- [WHAT IS REQUIRED]:
Reproduce word for word the text of the material from its first line through the line containing "Custom Pants for", both included. Leave the pictures out of your answer.

━━ EXERCISE DATA ━━

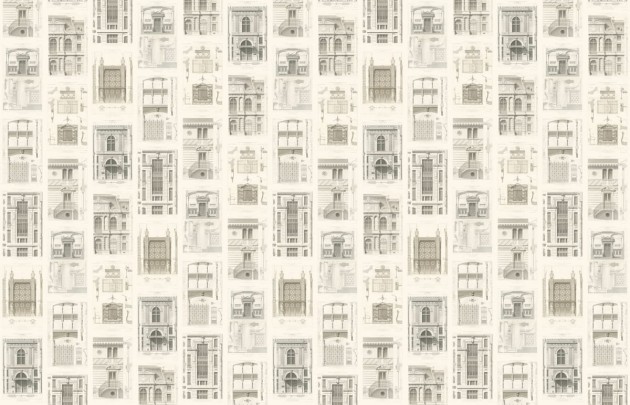 Rebel Walls R12731 Frontage Architect Vintage - mural w paryskie kamienice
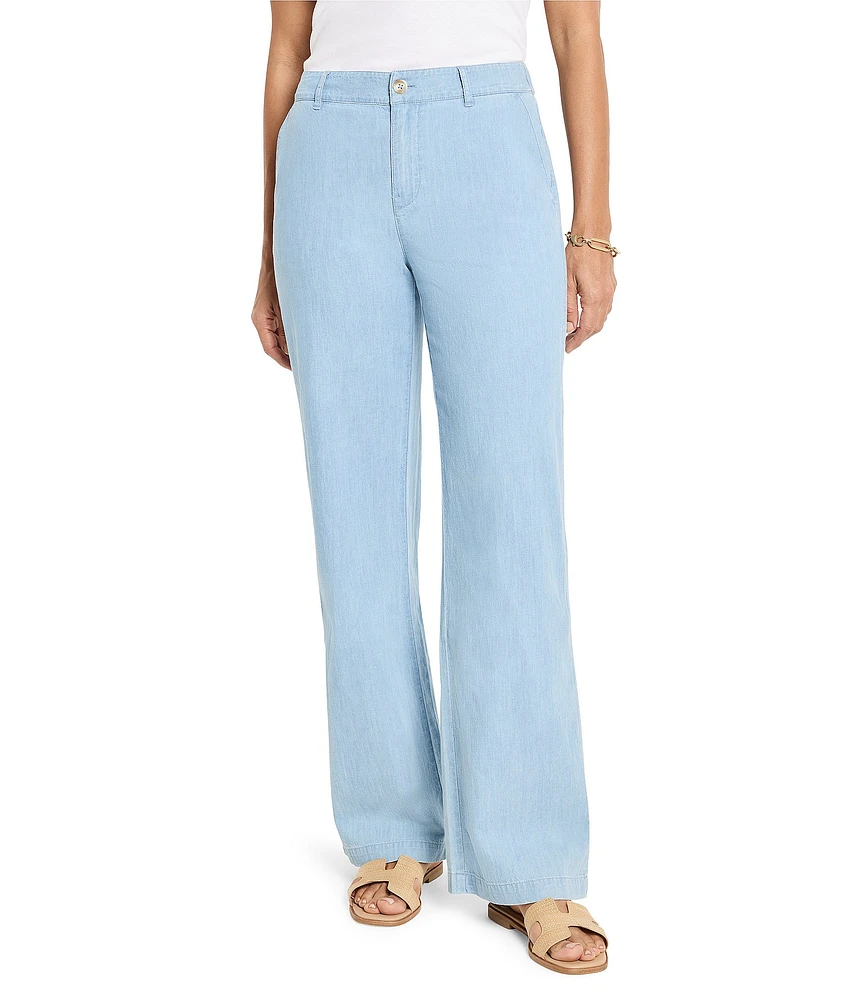 NIC + ZOE Linen Blend Mid Rise Denim Wide Leg Pants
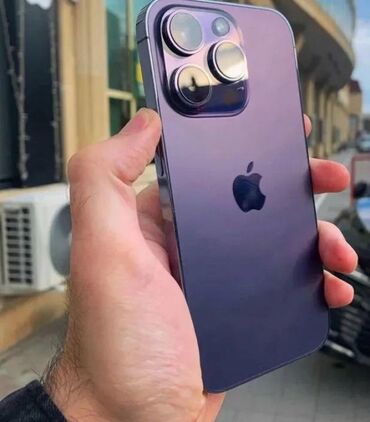 Apple iPhone: IPhone 14 Pro, Б/у, 128 ГБ, Deep Purple, Защитное стекло, Чехол, 85 %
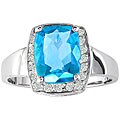 14k Gold Blue Topaz and 1/5ct TDW Diamond Ring ( H/I, I1/I2 )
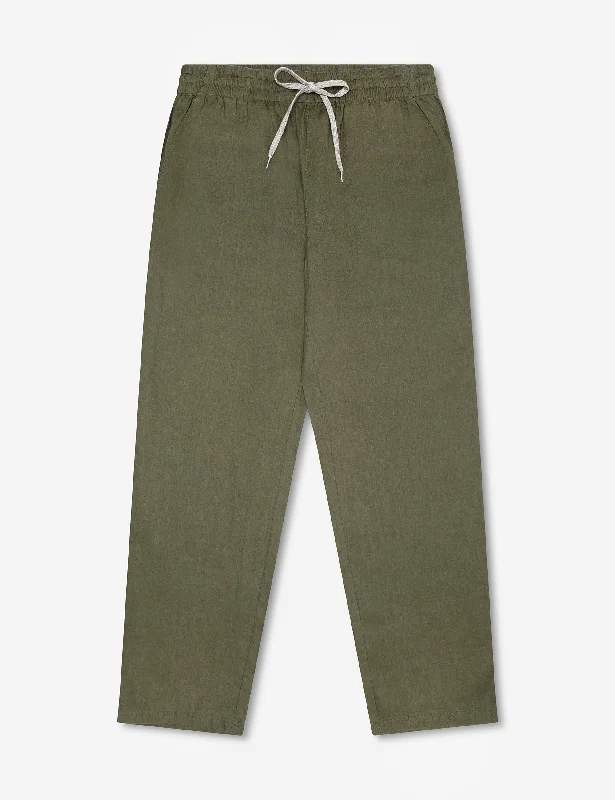 Custom Pants for Engineers-Burbank Linen Pant - Fatigue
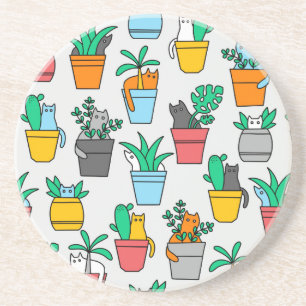 Cats in the flowerpots coaster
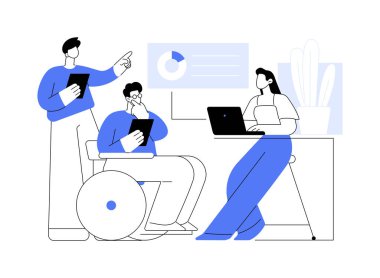 Özel ofis karikatür vektör çizimleri. Engelliler için modern işyeri, erişilebilir çevre vektörü karikatürü gibi akıllı ve kapsayıcı bir ofiste çalışan çeşitli insanlardan oluşan bir grup..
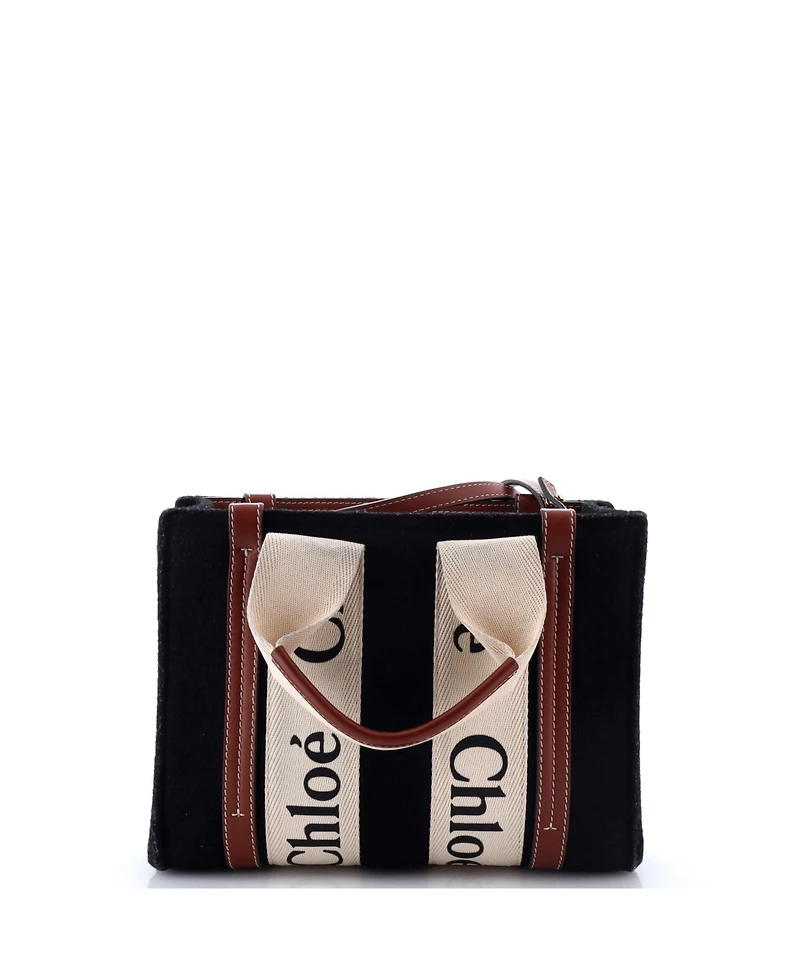 Pre-Owned Chloe Small Woody Tote Felt with Leather and Canvas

━━━

- [EXERCISE ANSWER]:
 Rebel Walls R12731 Frontage Architect Vintage - mural w paryskie kamienice
 NIC + ZOE Linen Blend Mid Rise Denim Wide Leg Pants
 Apple iPhone: IPhone 14 Pro, Б/у, 128 ГБ, Deep Purple, Защитное стекло, Чехол, 85 %
 14k Gold Blue Topaz and 1/5ct TDW Diamond Ring ( H/I, I1/I2 )
 Custom Pants for Engineers-Burbank Linen Pant - Fatigue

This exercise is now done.